Contenue dans un format relativement court (8 épisodes de 30 minutes par saison), elle ne bat pas de record d’audience mais détonne dans le paysage audiovisuel. Elle a su fidéliser une base solide de fans en ne déviant pas de la feuille de route originellement fixée.

A contrario d’autres séries comiques se centrant sur la vie et l’évolution d’un personnage, certes drôles et distrayantes, mais au fil du temps produisant des intrigues éculées, Insecure agrippe, avec un ton décalé, absurde, baroque et résolument attachant.

Raconter sans pesanteur

Le succès de cette série réside dans le savoureux mélange entre un comique absurde et un univers hip-hop, jeune et communautaire.

Les mimiques, l’embarras et les situations gênantes d’Issa – comme le fait de travailler dans une organisation caritative avec un personnel majoritairement blanc qui fournit de l’aide à des jeunes des quartiers… majoritairement noirs– sont devenu sa signature.

Au-delà de la comédie, le réalisme des échanges est déconcertant (à l’exception qu’une nana qui bosse dans une association à but non lucrative puisse conduire une Mercedes, on blâmera le placement de produit)tant les interactions semblent exemptes de scénarisations préalables.

Les « cheer-up rap » et pep talks improvisés par Issa pour se donner confiance quand elle sort en soirée pour pécho (ou quand elle se réveille le matin après une soirée en constatant QUI elle a pécho) ; son fameux rap « Broken Pussy » et le concept de « Hoetation » (Hoe+Rotating, en français, période après une longue relation où l’objectif est d’enchaîner les plans culs) sont de belles illustrations.

De plus, des enjeux qui peuvent a priori être considérés comme lourds ou difficiles à exploiter sont dédramatisés, traités avec humour et intelligemment distillés, démontrant ainsi que les tirades grandiloquentes ne sont pas un passage obligé pour faire passer des messages.  

La sexualité féminine et les représentations qui s’y attachent sont omniprésentes.

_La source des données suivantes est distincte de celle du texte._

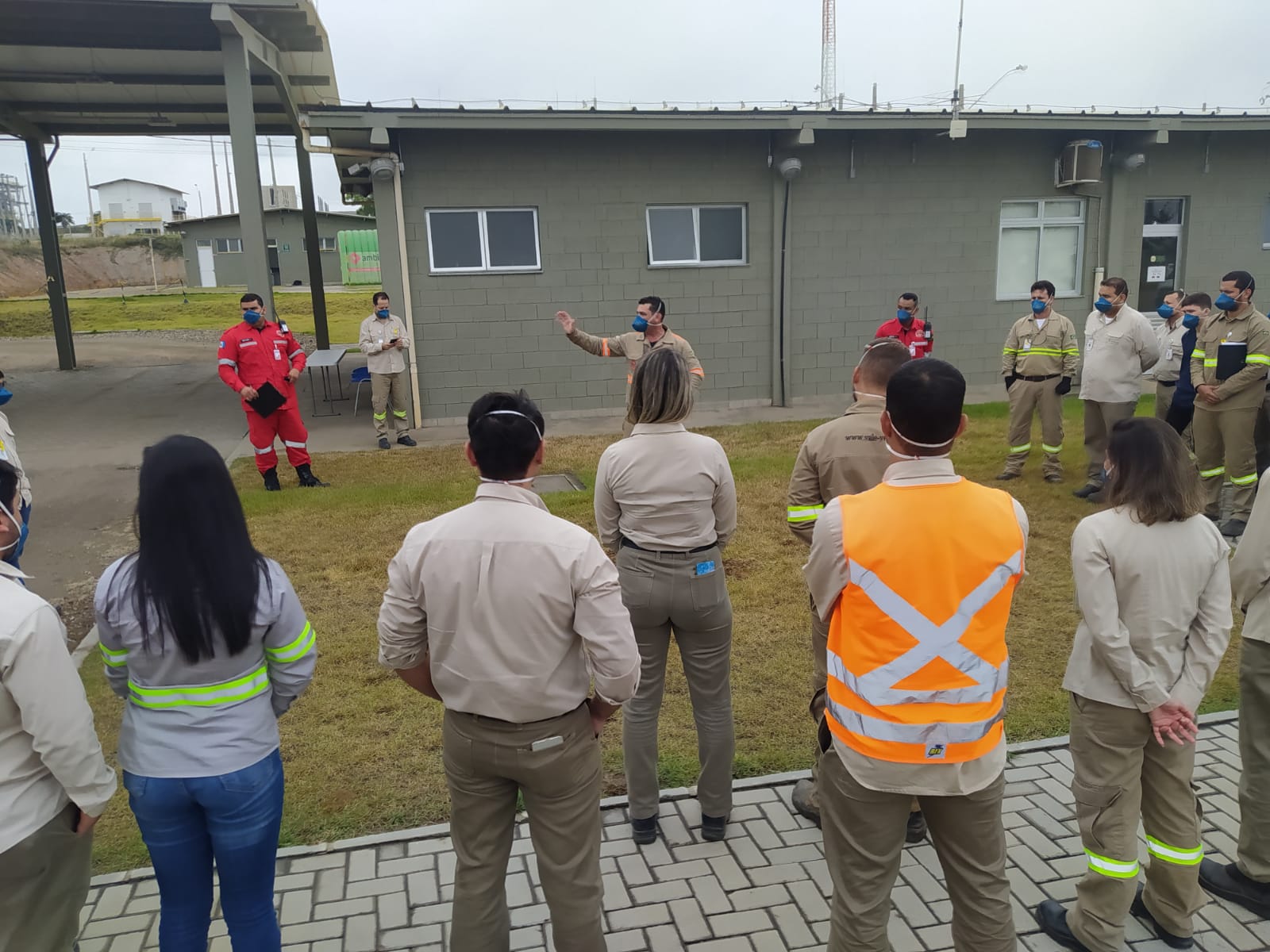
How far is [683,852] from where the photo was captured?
3.49 meters

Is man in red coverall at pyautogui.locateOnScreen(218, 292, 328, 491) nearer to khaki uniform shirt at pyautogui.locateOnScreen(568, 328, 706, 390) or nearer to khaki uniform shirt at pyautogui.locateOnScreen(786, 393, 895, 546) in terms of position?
khaki uniform shirt at pyautogui.locateOnScreen(568, 328, 706, 390)

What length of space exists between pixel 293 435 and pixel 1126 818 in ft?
26.6

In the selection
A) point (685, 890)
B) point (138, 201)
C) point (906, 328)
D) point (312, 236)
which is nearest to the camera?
point (685, 890)

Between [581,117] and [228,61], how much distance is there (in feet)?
14.2

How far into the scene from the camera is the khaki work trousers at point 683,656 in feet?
11.0

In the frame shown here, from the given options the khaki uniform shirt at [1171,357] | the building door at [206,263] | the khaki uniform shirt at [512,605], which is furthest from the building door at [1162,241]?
the building door at [206,263]

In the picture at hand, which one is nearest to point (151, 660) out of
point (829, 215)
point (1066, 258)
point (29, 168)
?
point (829, 215)

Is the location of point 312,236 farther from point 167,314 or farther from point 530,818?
point 167,314

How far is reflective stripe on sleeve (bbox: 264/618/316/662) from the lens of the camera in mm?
2461

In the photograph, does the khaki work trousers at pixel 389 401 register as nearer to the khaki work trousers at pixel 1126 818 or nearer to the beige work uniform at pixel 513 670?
the beige work uniform at pixel 513 670

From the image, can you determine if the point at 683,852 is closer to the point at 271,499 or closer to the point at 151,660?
the point at 151,660

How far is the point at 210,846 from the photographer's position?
251 centimetres

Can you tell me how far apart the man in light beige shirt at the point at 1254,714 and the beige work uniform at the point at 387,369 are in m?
9.50

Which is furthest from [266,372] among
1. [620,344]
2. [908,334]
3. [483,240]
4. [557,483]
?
[908,334]
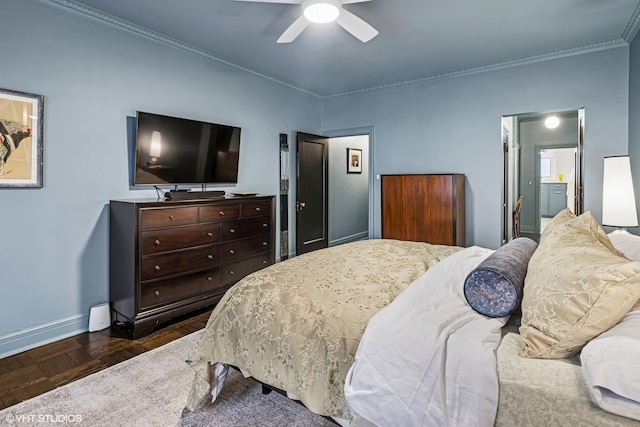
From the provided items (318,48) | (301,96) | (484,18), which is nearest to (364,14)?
(318,48)

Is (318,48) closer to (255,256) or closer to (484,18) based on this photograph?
(484,18)

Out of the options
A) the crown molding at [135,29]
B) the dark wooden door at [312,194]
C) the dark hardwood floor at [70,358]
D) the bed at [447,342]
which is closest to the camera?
the bed at [447,342]

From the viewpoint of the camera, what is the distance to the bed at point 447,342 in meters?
0.98

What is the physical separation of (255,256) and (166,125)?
1620mm

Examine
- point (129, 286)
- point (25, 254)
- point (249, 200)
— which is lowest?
point (129, 286)

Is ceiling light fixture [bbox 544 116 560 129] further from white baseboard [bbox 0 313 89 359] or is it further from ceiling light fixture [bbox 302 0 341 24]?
white baseboard [bbox 0 313 89 359]

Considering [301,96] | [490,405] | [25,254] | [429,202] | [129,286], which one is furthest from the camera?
[301,96]

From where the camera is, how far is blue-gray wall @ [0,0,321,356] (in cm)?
260

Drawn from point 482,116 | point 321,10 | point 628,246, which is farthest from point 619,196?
point 321,10

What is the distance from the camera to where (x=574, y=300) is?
3.39 feet

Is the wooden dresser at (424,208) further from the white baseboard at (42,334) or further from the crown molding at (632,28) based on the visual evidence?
the white baseboard at (42,334)

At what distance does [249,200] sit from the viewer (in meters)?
3.80

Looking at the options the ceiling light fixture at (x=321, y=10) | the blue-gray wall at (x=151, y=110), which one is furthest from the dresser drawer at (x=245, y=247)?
the ceiling light fixture at (x=321, y=10)

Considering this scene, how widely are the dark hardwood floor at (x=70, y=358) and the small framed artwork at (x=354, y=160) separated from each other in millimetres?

Au-delà des scènes de sexe très crues, des questions comme la protection, les fantasmes autour de la fellation et leurs conséquences – « Comment dois-je me sentir si mon partenaire jouit sans me prévenir au bout d’une fellation ? » – ou encore l’inégalité des rapports entre hommes et femmes dans l’intimité sont traitées avec honnêteté.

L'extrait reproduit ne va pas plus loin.